In practice, this matters because problems are rarely contained to one layer. A low add-to-cart rate might be a product description issue, an image quality issue, a trust signal issue, or a price anchoring issue. Diagnosing it correctly requires looking at all of them.
Every audit Suplex delivers is structured as a prioritised roadmap with specific actions, not a document listing everything that could theoretically be improved. The goal is a clear answer to one question: what do you fix first, and what impact should you expect?
If your store is live and you want to understand what's actually limiting your performance, you can get in touch with the Suplex team here.
Frequently Asked Questions About Ecommerce Website Audits
How often should I audit my ecommerce website?
Run a full ecommerce audit at minimum quarterly, or after any major platform update, seasonal campaign, or algorithm update. Smaller technical checks (crawl errors, page speed, broken links) should be monthly.
For high-traffic stores doing over AED 1M per year in revenue, a bi-monthly audit cycle is worth the investment.
What is the difference between an SEO audit and an ecommerce audit?
An SEO audit focuses on organic search visibility: keywords, technical indexation, backlinks, and on-page signals. An ecommerce audit is broader. It covers SEO, but also UX, conversion rate optimisation, trust signals, analytics tracking, and payment flow. SEO gets you traffic. A full ecommerce audit ensures that traffic actually converts.
What tools do I need to run an ecommerce website audit?

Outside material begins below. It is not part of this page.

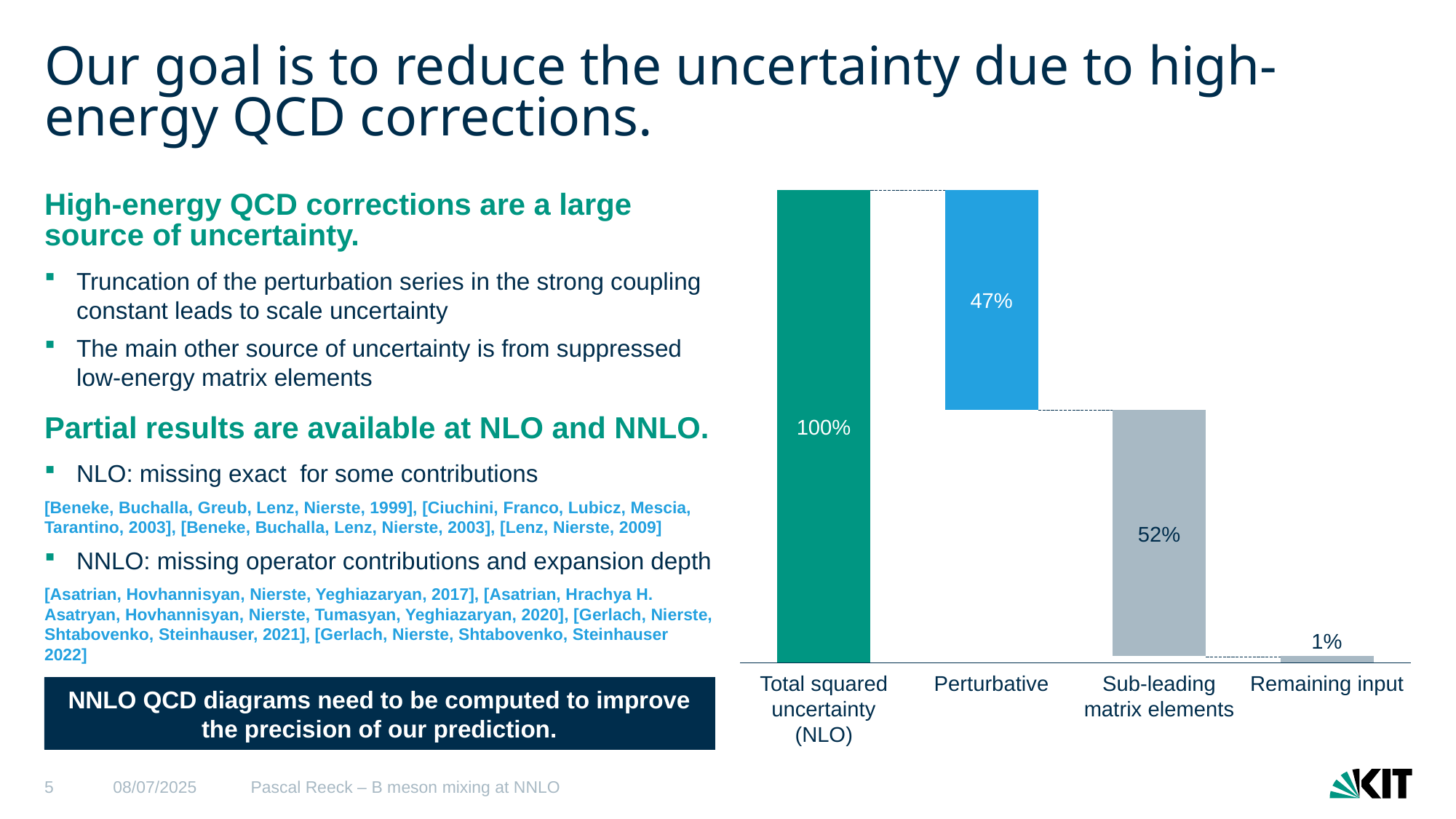
Which is larger, the value for Sub-leading matrix elements or the value for Perturbative? Sub-leading matrix elements Which category has the highest value in the chart? Total squared uncertainty (NLO) What is the value shown for Remaining input in the chart? 1% What is the value shown for Sub-leading matrix elements in the chart? 52% What colour is the bar for Perturbative? Blue What kind of chart is shown on the slide? Bar chart How many categories are shown on the x axis of the chart? 4 What is the difference between the values for Perturbative and Remaining input? 46% Which category has the lowest value in the chart? Remaining input What is the difference between the values for Sub-leading matrix elements and Perturbative? 5% What is the value shown for Total squared uncertainty (NLO) in the chart? 100% What is the value shown for Perturbative in the chart? 47%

Core tools: Google Search Console (indexation and keyword data), GA4 (traffic and conversion tracking), Screaming Frog (technical crawl), Google PageSpeed Insights (Core Web Vitals), and Hotjar or Microsoft Clarity (UX heatmaps and session recordings). Paid tools like Ahrefs or SEMrush add competitive keyword data and backlink analysis.
How long does an ecommerce website audit take?
A basic technical and SEO audit takes 4-8 hours for a small store. A comprehensive audit covering all six dimensions (technical, SEO, UX, content, CRO, and trust) typically takes 2-5 business days, depending on catalogue size and analysis depth.
What are the most common ecommerce website problems found in audits?
The most frequently found issues are: slow page load speed on mobile, duplicate product descriptions, misconfigured GA4 ecommerce tracking, broken or redirect-heavy internal links, missing review schema markup, non-optimised checkout flows, and absent or unclear returns policies.
In UAE-based stores, missing Arabic content and unsupported local payment methods are also consistently found.
Can I do an ecommerce audit myself or do I need an agency?
You can run a basic audit in-house using free tools. But identifying the root cause of conversion drop-offs, fixing technical SEO issues, and restructuring UX flows generally requires specialist input.
An experienced ecommerce agency will also benchmark your metrics against industry standards and competitors. That context is something self-audits regularly miss.
Does an ecommerce audit include checking my Google Ads and Meta campaigns?
No. Paid media is a separate audit. However, a comprehensive ecommerce audit will verify that your tracking pixels (Meta, Google Ads, TikTok) are correctly installed and firing, since attribution accuracy directly affects how your campaign data is reported and how your budgets are optimised.